L'imperativo di Will costrinse Cecil a risvegliarsi della catatonia.
«S-sì, hai ragione» disse, con voce roca. Scosse Lou Ellen e la trascinò via. Poi ritornò indietro. «Scusate. Fate come se… emh… sì.» Cecil fu colpito in pieno dallo sguardo omicida del figlio del dio della Morte. Poi fece l'unica cosa giusta, prima di andarsene: chiuse la porta.
Will e Nico si guardarono. Fu un lungo momento in cui Nico passò dalla stizza all'imbarazzo. Oh, quante emozioni che stava provando, e come si sentiva scombussolato!
«Serve ancora, o ti sei ripreso?» chiese Will, rinsaldando la presa sulle sue spalle.
«Sento che potrei evocare un intero corpo di ballo» rispose Nico. Vedeva già nella sua testa gli scheletri danzanti. Poteva benissimo evocarli anche dal suo stomaco, se non dal terreno.

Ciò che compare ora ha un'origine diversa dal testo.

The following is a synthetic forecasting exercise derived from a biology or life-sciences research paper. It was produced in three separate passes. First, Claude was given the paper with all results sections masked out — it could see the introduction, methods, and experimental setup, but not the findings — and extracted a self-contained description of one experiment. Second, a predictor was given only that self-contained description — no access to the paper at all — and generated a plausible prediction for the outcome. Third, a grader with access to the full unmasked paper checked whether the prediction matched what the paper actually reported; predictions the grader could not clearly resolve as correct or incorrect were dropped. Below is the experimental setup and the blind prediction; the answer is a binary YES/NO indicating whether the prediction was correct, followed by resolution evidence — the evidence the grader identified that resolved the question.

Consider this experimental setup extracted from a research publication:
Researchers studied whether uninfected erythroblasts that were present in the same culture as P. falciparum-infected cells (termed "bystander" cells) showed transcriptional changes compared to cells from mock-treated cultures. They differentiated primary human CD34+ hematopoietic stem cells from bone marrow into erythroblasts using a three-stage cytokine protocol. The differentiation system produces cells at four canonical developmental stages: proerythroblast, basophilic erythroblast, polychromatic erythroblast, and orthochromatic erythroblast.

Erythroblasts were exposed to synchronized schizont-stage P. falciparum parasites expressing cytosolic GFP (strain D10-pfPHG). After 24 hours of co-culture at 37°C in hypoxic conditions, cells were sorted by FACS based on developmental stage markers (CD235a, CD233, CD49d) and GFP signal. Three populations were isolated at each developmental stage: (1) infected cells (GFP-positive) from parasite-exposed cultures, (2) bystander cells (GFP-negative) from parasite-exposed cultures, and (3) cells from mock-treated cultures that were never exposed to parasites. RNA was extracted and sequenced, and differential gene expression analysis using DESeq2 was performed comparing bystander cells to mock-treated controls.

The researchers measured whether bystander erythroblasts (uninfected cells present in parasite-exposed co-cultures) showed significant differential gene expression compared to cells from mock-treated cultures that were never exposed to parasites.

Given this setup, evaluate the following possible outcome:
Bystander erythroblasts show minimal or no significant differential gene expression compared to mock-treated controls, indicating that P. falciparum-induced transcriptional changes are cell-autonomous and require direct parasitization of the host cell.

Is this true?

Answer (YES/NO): YES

«Sarebbe uno spettacolo affascinante» annuì Will. «E, se dopo sei stanco, sappiamo come farti recuperare le forze.»
Un sorriso malizioso e smagliante colpì in pieno Nico. Oh, dei.
«Rimarrai in cura a tempo indeterminato, Di Angelo» sentenziò il dottore.
Nico deglutì con piacere, prima di tuffarsi sulla sua personale ambrosia.